- _WORK INSTRUCTIONS_
Which lines in the data below contain the word "roof"? Gather every such line, counting a match only when the case is the same.

- _SUPPLIED RECORDS_
--------------------------------
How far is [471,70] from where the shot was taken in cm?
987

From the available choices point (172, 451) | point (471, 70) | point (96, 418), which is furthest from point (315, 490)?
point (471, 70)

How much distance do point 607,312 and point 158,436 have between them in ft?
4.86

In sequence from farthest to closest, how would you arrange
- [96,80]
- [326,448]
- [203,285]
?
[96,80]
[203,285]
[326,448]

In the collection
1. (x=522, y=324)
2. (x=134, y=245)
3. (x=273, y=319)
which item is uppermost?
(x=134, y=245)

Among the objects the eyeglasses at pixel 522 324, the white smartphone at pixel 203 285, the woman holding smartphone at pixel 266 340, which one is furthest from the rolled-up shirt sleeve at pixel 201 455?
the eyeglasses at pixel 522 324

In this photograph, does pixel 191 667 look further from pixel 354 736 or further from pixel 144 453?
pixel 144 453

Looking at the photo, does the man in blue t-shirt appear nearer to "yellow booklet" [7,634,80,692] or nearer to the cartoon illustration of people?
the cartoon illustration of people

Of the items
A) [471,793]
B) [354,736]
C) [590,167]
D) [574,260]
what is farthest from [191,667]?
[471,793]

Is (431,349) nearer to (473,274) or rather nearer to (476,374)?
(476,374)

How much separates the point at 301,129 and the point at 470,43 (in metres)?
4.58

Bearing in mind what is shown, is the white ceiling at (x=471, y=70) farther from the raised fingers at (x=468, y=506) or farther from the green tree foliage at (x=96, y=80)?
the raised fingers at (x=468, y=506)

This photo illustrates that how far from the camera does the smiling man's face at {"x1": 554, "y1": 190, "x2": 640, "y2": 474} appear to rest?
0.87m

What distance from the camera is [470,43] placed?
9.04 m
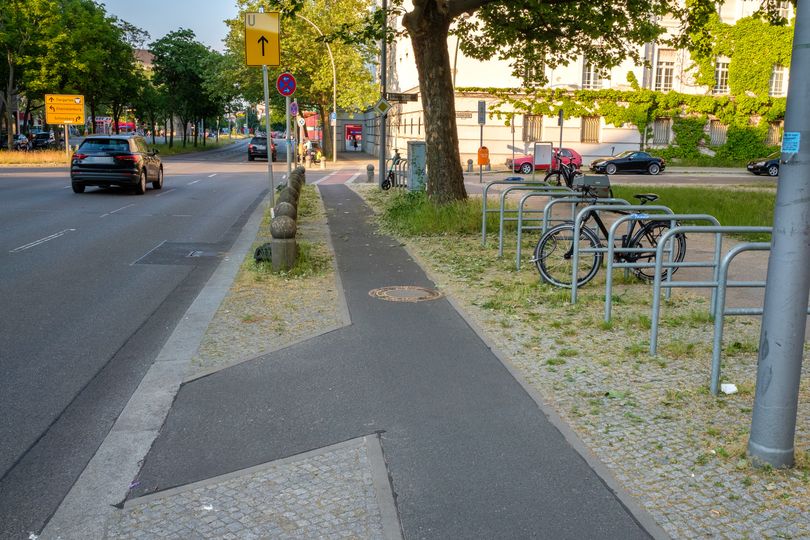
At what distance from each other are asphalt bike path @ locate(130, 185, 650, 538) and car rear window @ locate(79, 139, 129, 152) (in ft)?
57.3

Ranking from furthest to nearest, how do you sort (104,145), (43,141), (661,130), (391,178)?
1. (43,141)
2. (661,130)
3. (391,178)
4. (104,145)

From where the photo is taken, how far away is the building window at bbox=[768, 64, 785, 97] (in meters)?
49.7

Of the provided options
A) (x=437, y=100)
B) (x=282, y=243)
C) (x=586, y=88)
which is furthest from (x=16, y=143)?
(x=282, y=243)

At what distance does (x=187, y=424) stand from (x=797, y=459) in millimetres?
3591

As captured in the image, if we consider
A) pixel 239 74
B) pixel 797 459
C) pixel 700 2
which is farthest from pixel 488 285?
pixel 239 74

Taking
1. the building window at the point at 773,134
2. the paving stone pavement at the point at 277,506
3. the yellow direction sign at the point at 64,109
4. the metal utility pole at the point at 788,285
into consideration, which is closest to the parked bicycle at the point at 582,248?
the metal utility pole at the point at 788,285

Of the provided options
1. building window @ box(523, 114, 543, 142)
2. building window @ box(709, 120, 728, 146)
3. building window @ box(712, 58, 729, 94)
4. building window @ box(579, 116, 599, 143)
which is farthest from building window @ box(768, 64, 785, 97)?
building window @ box(523, 114, 543, 142)

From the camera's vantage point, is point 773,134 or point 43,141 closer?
point 773,134

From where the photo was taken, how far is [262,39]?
14266 millimetres

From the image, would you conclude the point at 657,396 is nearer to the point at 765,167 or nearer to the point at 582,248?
the point at 582,248

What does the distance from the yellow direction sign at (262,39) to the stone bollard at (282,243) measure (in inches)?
211

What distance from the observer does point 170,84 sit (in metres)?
72.1

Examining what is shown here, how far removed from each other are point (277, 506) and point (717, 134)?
5215 centimetres

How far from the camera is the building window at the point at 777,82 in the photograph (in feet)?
163
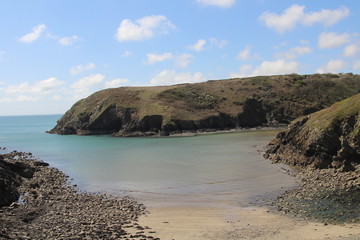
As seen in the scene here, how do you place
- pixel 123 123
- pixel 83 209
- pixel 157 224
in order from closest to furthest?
1. pixel 157 224
2. pixel 83 209
3. pixel 123 123

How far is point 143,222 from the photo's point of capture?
2027 centimetres

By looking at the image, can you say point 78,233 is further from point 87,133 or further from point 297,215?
point 87,133

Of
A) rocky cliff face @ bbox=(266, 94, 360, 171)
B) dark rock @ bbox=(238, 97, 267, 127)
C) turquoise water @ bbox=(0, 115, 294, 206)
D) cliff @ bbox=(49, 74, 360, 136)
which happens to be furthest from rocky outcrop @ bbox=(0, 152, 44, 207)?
dark rock @ bbox=(238, 97, 267, 127)

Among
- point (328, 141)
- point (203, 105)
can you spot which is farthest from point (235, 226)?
point (203, 105)

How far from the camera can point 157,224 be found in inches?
782

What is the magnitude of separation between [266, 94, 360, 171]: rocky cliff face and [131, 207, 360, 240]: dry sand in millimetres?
12401

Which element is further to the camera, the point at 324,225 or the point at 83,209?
the point at 83,209

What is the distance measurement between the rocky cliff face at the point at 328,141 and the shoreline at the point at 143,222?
26.5 ft

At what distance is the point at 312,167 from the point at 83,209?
2097cm

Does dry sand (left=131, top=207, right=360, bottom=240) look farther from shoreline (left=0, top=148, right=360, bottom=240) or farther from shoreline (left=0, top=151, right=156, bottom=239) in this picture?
shoreline (left=0, top=151, right=156, bottom=239)

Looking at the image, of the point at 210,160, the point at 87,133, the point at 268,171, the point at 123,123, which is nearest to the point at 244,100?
the point at 123,123

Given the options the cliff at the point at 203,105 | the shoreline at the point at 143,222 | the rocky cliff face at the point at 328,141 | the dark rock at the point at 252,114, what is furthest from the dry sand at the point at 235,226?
the dark rock at the point at 252,114

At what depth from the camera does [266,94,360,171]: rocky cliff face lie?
30.8 meters

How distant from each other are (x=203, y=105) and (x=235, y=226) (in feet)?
286
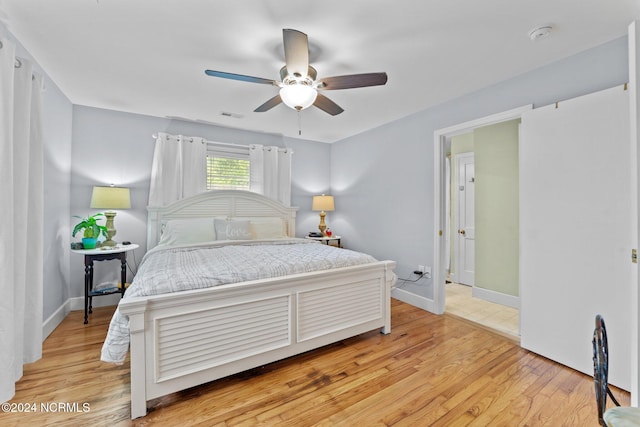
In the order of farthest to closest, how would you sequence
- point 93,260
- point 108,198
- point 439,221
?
point 439,221 → point 108,198 → point 93,260

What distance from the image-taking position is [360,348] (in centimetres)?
242

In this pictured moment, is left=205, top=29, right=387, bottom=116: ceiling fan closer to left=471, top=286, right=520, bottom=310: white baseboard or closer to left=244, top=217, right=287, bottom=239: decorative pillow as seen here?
left=244, top=217, right=287, bottom=239: decorative pillow

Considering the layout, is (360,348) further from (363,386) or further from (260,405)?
(260,405)

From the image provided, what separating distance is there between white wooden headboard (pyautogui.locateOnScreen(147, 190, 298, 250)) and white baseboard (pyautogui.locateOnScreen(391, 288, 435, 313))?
6.27 feet

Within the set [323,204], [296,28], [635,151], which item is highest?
[296,28]

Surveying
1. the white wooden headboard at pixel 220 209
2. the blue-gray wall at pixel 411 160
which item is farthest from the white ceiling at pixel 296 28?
the white wooden headboard at pixel 220 209

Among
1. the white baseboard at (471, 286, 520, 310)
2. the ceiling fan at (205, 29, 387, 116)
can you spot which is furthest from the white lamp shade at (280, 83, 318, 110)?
the white baseboard at (471, 286, 520, 310)

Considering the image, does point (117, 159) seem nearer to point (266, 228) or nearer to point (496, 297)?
point (266, 228)

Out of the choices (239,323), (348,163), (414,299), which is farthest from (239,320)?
(348,163)

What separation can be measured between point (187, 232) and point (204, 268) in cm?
145

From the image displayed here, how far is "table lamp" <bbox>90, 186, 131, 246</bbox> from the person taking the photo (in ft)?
10.0

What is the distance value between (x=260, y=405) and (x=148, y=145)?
358 cm

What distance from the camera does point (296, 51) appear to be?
180cm

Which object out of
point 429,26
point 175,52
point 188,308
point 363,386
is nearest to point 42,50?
point 175,52
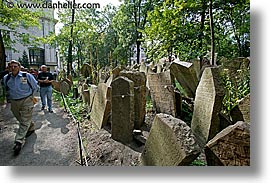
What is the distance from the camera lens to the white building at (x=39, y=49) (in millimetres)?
1714

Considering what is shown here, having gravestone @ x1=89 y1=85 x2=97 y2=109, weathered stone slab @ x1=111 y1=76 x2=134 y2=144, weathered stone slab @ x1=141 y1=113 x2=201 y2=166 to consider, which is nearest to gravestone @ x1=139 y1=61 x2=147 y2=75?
weathered stone slab @ x1=111 y1=76 x2=134 y2=144

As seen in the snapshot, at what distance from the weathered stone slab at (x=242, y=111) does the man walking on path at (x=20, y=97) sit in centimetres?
135

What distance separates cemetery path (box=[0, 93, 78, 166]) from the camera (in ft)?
5.38

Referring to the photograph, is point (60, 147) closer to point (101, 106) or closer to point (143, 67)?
point (101, 106)

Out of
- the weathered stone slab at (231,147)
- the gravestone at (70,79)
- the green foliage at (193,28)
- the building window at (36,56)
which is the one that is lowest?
the weathered stone slab at (231,147)

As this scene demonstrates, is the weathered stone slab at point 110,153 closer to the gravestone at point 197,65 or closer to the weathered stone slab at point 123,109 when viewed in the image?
the weathered stone slab at point 123,109

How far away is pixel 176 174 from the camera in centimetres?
152

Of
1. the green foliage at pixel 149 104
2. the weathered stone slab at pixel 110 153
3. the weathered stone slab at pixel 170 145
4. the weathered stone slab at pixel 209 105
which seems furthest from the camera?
the green foliage at pixel 149 104

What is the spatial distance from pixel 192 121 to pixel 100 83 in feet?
2.61

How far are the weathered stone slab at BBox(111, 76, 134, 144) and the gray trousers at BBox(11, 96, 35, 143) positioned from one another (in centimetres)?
58

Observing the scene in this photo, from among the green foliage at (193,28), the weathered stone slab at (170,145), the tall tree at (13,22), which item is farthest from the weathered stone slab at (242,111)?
the tall tree at (13,22)

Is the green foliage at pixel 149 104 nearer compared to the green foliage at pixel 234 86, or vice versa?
the green foliage at pixel 234 86

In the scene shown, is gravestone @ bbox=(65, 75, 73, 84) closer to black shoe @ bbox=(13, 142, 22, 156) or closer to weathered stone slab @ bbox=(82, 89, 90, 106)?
weathered stone slab @ bbox=(82, 89, 90, 106)

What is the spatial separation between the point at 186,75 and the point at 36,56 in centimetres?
110
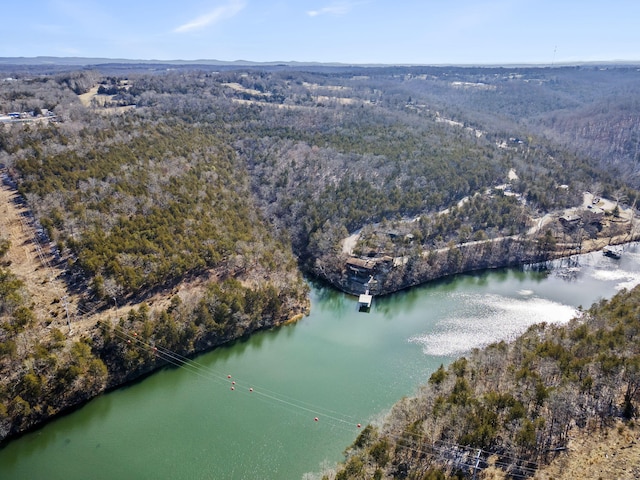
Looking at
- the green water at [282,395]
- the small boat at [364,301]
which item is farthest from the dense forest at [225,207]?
the small boat at [364,301]

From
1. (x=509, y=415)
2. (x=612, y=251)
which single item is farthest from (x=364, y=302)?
(x=612, y=251)

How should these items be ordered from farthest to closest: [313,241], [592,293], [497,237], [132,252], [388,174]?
[388,174]
[497,237]
[313,241]
[592,293]
[132,252]

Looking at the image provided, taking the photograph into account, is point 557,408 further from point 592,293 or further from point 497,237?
point 497,237

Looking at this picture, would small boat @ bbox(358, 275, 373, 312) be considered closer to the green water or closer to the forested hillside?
the green water

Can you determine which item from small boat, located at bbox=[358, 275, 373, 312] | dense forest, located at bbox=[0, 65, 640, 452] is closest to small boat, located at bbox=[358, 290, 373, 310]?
small boat, located at bbox=[358, 275, 373, 312]

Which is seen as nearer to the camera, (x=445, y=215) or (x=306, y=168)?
(x=445, y=215)

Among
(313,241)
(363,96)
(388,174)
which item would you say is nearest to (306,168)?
(388,174)

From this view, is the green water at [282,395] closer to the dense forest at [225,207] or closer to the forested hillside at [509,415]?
the dense forest at [225,207]

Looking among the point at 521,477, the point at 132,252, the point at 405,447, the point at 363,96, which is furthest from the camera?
the point at 363,96
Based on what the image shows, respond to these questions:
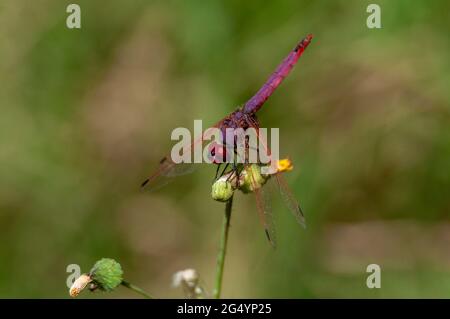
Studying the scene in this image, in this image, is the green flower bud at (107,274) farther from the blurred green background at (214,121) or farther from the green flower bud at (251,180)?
the blurred green background at (214,121)

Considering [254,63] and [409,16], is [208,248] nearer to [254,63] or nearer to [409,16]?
[254,63]

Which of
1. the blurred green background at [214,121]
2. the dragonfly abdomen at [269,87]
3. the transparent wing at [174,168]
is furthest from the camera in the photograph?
the blurred green background at [214,121]

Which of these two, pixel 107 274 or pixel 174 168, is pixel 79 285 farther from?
pixel 174 168

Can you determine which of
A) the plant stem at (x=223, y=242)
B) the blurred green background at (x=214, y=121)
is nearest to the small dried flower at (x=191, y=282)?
the plant stem at (x=223, y=242)

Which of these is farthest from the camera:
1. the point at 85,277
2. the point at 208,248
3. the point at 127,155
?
the point at 127,155

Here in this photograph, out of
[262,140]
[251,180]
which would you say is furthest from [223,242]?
[262,140]

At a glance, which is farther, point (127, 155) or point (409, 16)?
point (127, 155)

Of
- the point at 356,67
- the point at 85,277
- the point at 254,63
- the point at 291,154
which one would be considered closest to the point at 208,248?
the point at 291,154
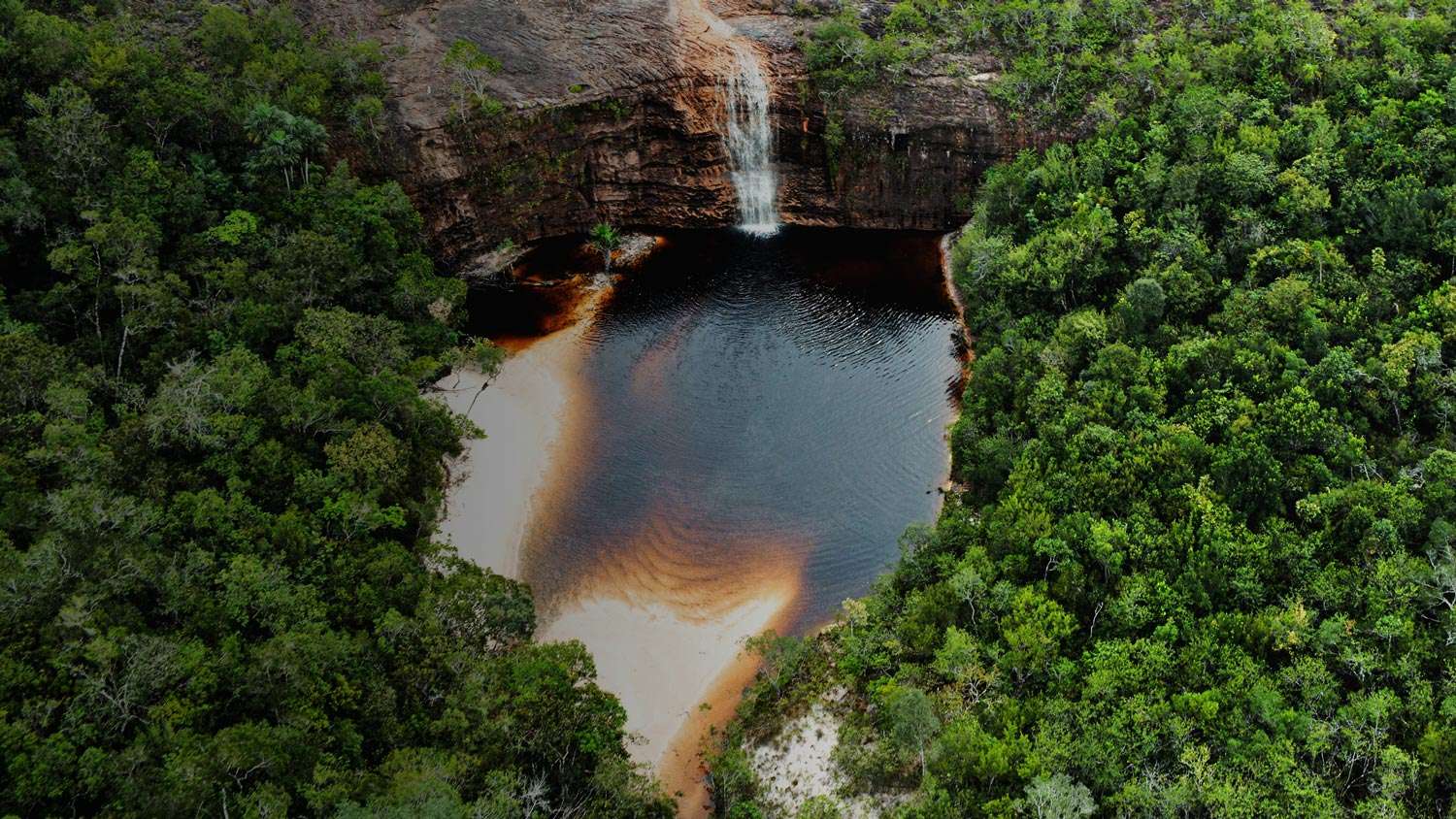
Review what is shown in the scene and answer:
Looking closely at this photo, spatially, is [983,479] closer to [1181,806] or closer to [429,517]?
[1181,806]

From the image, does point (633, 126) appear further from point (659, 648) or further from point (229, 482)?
point (659, 648)

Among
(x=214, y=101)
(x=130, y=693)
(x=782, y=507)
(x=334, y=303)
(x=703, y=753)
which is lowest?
(x=703, y=753)

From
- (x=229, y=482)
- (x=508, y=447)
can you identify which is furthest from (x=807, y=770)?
(x=229, y=482)

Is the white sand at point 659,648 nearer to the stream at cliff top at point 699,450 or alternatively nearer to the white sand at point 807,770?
the stream at cliff top at point 699,450

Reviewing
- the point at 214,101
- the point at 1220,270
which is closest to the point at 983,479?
the point at 1220,270

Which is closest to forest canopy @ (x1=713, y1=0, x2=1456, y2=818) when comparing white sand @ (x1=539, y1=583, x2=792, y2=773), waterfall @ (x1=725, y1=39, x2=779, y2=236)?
white sand @ (x1=539, y1=583, x2=792, y2=773)
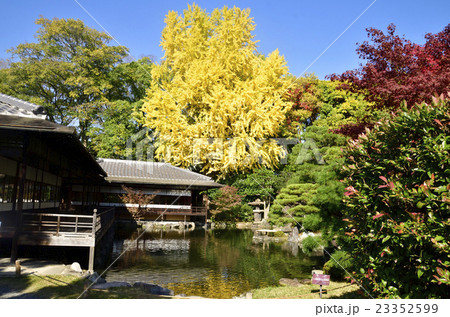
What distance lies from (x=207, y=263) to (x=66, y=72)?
79.9ft

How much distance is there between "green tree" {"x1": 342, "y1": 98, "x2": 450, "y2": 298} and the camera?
339 cm

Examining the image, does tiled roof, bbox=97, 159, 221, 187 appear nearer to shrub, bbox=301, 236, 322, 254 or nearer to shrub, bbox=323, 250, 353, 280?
shrub, bbox=301, 236, 322, 254

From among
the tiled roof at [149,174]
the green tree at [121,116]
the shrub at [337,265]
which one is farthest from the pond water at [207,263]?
the green tree at [121,116]

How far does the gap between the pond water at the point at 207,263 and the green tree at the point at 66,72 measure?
623 inches

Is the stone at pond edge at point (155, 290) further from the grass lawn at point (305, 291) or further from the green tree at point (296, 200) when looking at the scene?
the green tree at point (296, 200)

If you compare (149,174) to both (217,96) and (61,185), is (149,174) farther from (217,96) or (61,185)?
(217,96)

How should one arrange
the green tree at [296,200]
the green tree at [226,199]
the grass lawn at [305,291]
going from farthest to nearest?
the green tree at [226,199] < the green tree at [296,200] < the grass lawn at [305,291]


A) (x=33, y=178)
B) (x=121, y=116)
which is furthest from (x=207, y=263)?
(x=121, y=116)

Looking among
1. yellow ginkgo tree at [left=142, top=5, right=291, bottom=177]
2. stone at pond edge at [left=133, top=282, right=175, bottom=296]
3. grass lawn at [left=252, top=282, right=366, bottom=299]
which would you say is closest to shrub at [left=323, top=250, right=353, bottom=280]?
grass lawn at [left=252, top=282, right=366, bottom=299]

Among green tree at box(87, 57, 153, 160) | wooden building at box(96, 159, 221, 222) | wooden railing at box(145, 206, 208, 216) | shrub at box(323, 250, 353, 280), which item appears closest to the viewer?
shrub at box(323, 250, 353, 280)

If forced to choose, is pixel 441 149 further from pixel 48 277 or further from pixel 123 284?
pixel 48 277

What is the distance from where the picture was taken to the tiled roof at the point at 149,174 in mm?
25306

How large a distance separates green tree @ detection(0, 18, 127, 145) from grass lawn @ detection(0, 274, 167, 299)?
24.1m

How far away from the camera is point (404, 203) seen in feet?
12.4
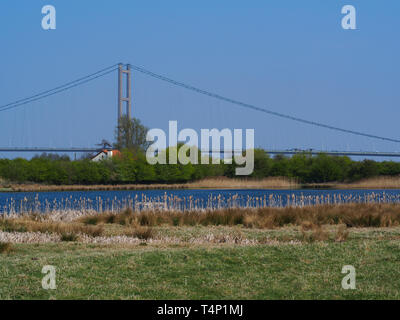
--------------------------------
- _PROBLEM SOLUTION_
Examining the image, does tiled roof, bbox=97, 159, 221, 187 appear nearer to shrub, bbox=301, 236, 322, 254 or nearer to shrub, bbox=323, 250, 353, 280?
the tiled roof at [149,174]
What is the distance from where the picture was taken to the tiled roof at the point at 149,174 in mm?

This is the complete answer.